The answer should be every line below, repeated exactly, with the images left out.

> **SUPPLIED INFORMATION**:
****
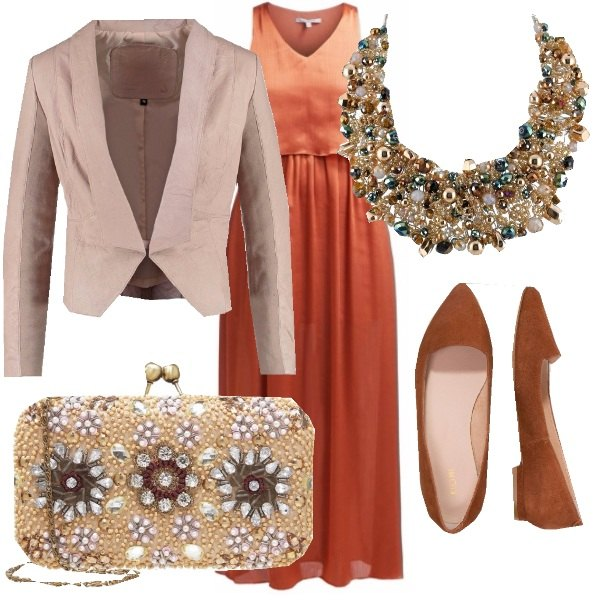 Outfit Tangerine cocktail!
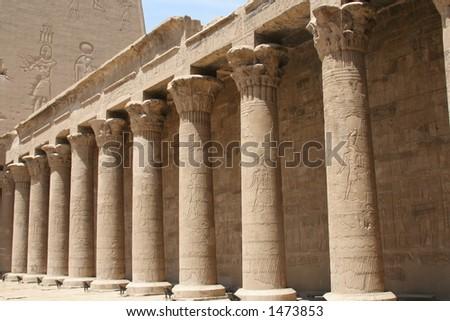 Columns on Philae Island - stock photo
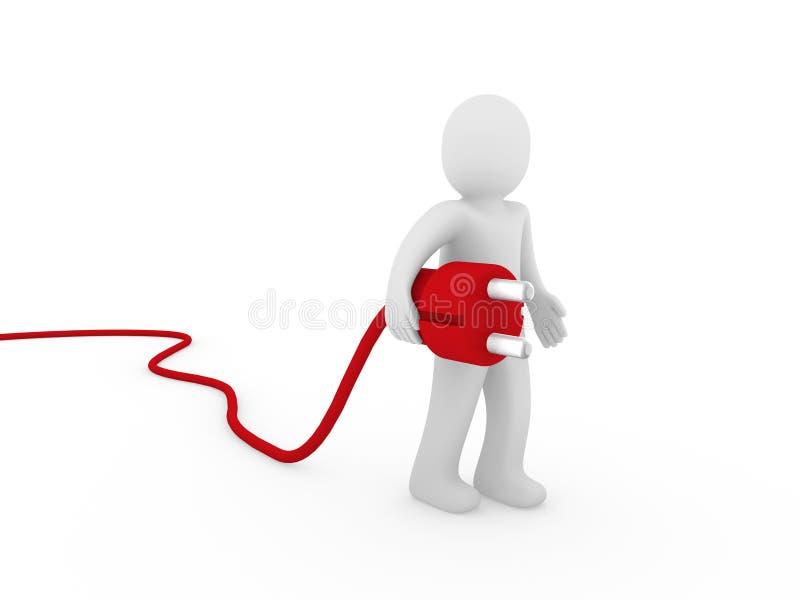 vermelho humano do plugue 3d ilustração stock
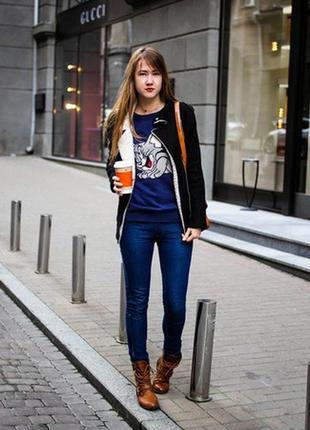 Темно синие джинсы скини hollister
****
> **SOLUTION TO THIS PROBLEM**:
 Outfit Tangerine cocktail!
 Columns on Philae Island - stock photo
 vermelho humano do plugue 3d ilustração stock
 Темно синие джинсы скини hollister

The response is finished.